Music helps patients build connections during COVID-19
Ariana Georghiou's Aunt, Rosina (Rose) Kuhn, was diagnosed with stage 4 breast cancer in late 2019. Her illness, along with advancing Alzheimer’s disease and PTSD symptoms, made it impossible for her family to continue caring for her at home.
“We had to lock the doors to keep her from running out of the house.” Ariana recalls. “One day she had an auditory hallucination and got scared. My brother looked out the window and saw her running barefoot through the snow to the neighbours’ house. We were very concerned about her safety.”
Fortunately, within a few weeks of her cancer diagnosis, Rose was moved into Bridgepoint Active Healthcare's Albert & Temmy Latner Palliative Care Unit.
It was a weight lifted for the family. When Rose was admitted, Ariana even stayed with her the first night to help her settle in.
But the transition was a struggle for Rose, who continually asked to go home. “It was very hard.
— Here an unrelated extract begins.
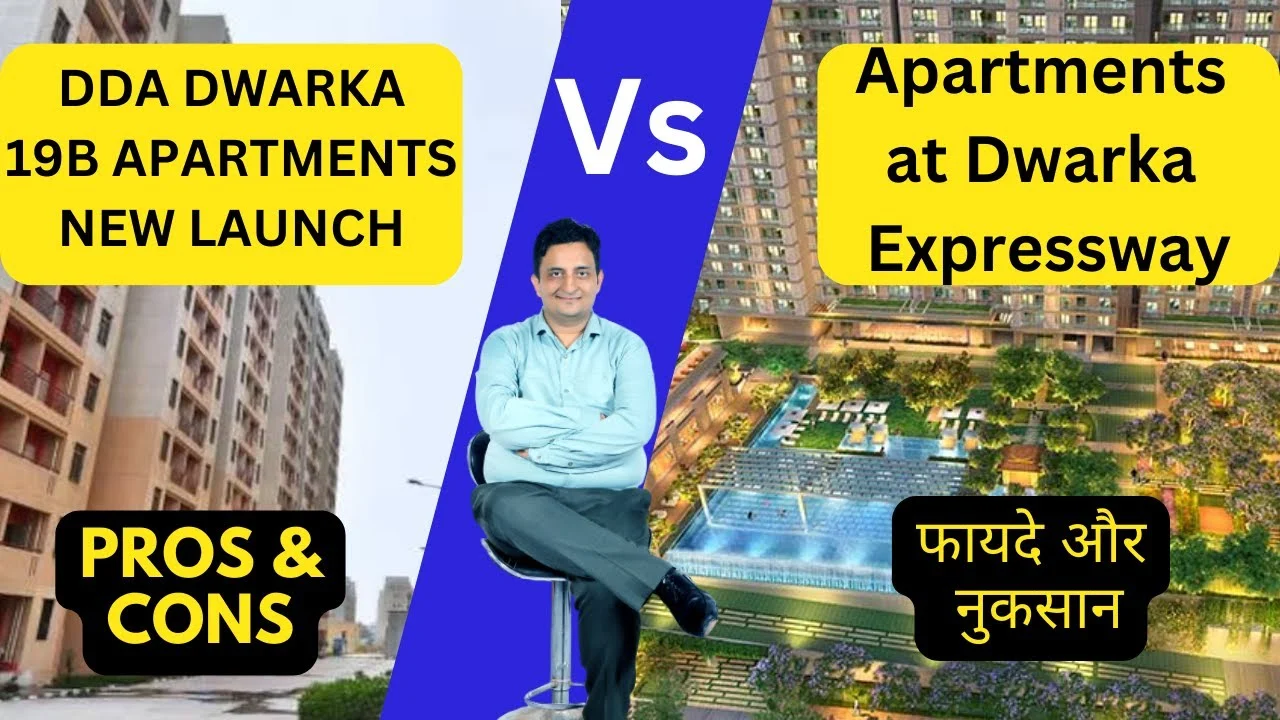 DDA Dwarka Sector 19B Apartments vs Dwarka Expressway Apartments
We could clearly see she was distressed but she couldn’t communicate it,” says Ariana.
The Bridgepoint team got to work to help Rose feel better. She was prescribed anti-psychotic medication to help manage her Alzheimer’s symptoms and PTSD. “They also figured out that she was having pain. Old German ladies are stubborn about sharing stuff like that,” says Ariana.
That’s when Rose’s clinical team suggested she might benefit from music therapy sessions with Catherine Manning, an accredited music therapist who recently joined the interprofessional care team on the unit.
Music therapy forms a link between the patient, the music and the therapist, and can connect people to their memories and inner lives. A lifelong musician with a background in psychology and music therapy, Catherine has worked in palliative/oncology care for 25 years.
“When Catherine started coming to visit Aunt Rose, it just felt like she settled. Before that she only wanted to go home,” says Ariana. “The improvement we’ve seen in her mental state is amazing. She does not remember new people or faces and names, but she knows Catherine. The music has a special power.”
Catherine can attest to the power of music to help meet patients’ deeper needs, supporting goals of improved wellness during their remaining time. She has even shared video-recorded excerpts of music therapy sessions with patients' families, to help them feel close to their loved ones, and to leave them with a meaningful piece of legacy for the future in their absence.
“Music by its nature activates memory, emotions, creates associations with life history, and provides an avenue for meaning-making,” Catherine says. “This can play a critical role in the life review process, as patients approach end of life. I’ve had patients share that, when we share music together, they don’t feel alone anymore.”
That’s exactly what happened for Rose. Born in a German town in what is now Serbia, she originally learned English by singing songs.
“And now that Catherine is there sitting with her and playing music for her, she’s starting to connect with all of these songs she remembers, and the specific feelings and experiences that go along with them,” says Ariana.
Music became even more important to lonely patients when the COVID-19 pandemic meant they couldn’t have visits with family and loved ones. Thanks to generous donor support, the Bridgepoint palliative care team was able to acquire tablets so that family members could chat with patients. Eventually, the tablets may even allow families to even join in on parts of their music therapy sessions.
“They brought her a tablet to talk to us. Even in our absence they’ve really been able to connect her with us,” says Ariana.
“We told the nurses that she likes Tim Horton’s coffee, and on a Zoom meeting the nurse came in and gave her a Timmies and some Timbits. They go above and beyond all the time!
“People on the palliative ward don’t recover, but their quality of life improves so much while they’re there. She really couldn’t be in a better place.”